Both killed and died are active voice.
@apfelwoiSchoppen But functionally, the victim didn’t die on her own, she died as the direct result of the driver hitting her. For the purpose of accurately portraying who took an action and who was acted upon, it should emphasize the driving, not the dying.
The discussion was active voice vs passive voice, not functionality of active voice vs functionality of differently-worded active voice. They're both still active voice.
@PapaStevesy IMO active voice includes focusing the sentence on the subject that did the action, not the one that was acted upon but by all means let’s argue about grammatical definitions instead of the problem of motorists killing people and journalists normalizing it. 🙄
I mean, you're literally the one who started the argument, being dismissive and condescending about it now just makes you look like a sore loser.
You're the one doing that. Killed/died same difference, but I apologize for not using the same verb as the original quote for clarity.
"was killed" is passive.
Correct. I said killed.
Very interesting, thank you. I was wondering if that also happens in other countries. It is sadly the norm in Germany when reporting car accidents.
Upvote for a better headline and for n-browser translation
Even the word "accident" is part of that downplaying.
Somebody told me that at her hospital they don't say "accident" since it's always preventable.

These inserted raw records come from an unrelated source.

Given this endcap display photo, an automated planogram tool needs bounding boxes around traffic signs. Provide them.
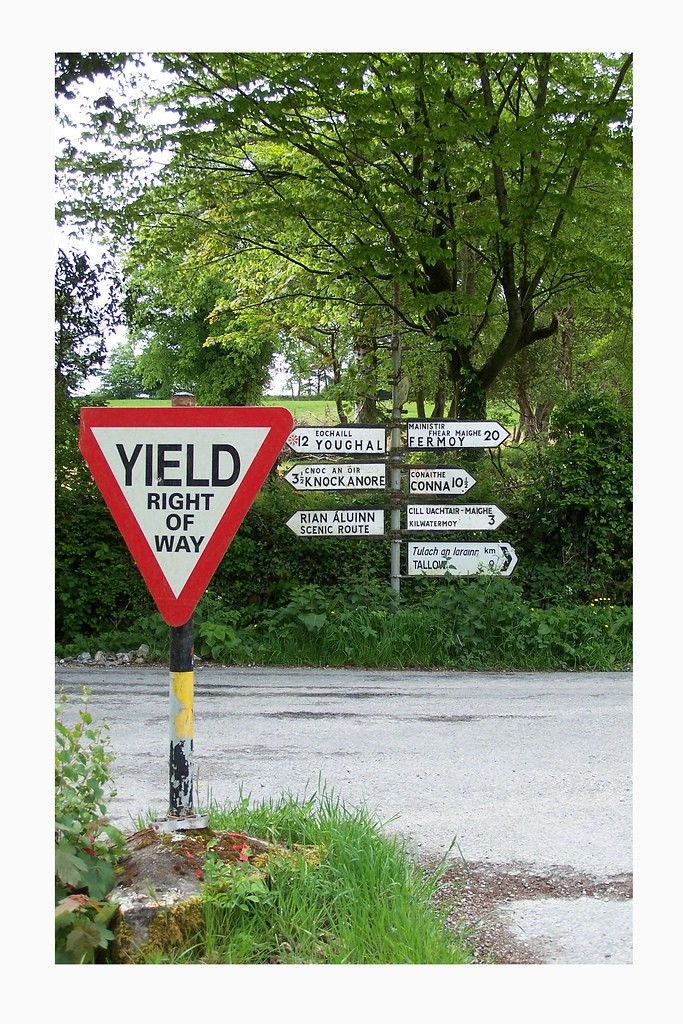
[284,426,388,456]
[408,539,518,578]
[409,465,477,497]
[283,462,386,493]
[407,417,509,449]
[406,503,509,531]
[284,509,386,537]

They say "collision"
"Negligence" works too.
The army shifted to this verbiage as well from “accidental discharge” to “negligent discharge” when at the clearing barrels or while on patrol.
Also increased the punishment, and it helped quite a bit in reducing the knuckleheads. No longer a “whoops! Mah bad”

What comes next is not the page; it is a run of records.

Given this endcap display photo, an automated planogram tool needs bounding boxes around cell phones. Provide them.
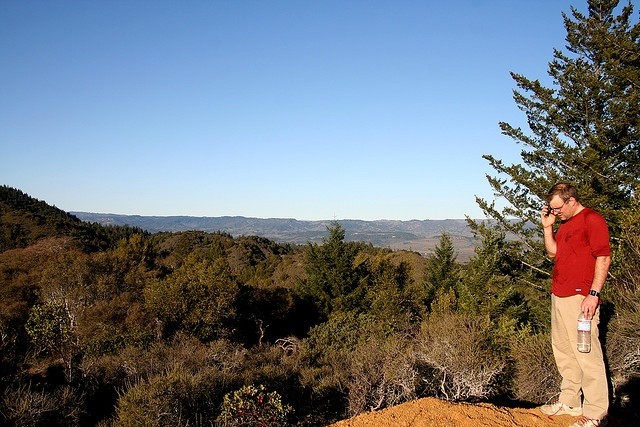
[545,206,552,217]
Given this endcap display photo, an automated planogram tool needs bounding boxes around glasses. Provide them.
[550,198,568,214]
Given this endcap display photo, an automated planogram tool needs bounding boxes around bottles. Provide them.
[576,312,592,353]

I suspect the tone is used so they aren't sued for stuff. I understand it but I disagree on their usage of it.
"Car driver kills doctor on bicycle"
Works too, though more specific on assignment of judgment. Part of the point for me is to assign blame to the system in which we all must live.
“Car driver kills children's doctor on bicycle”
While I agree with the car centric aspect of this, you should read the article. The top bullets are more specific, and the driver may have had a medical incident.
Thanks, I did. Then I wrote the comment, copied the quote directly from the article. It is the first sentence of the article. I also said the cyclist died, made no indication that the person was "murdered" or anything.
That's a because there is no speculation that she was murdered. If the driver had a stroke, or some other medical incident, it would not be murder.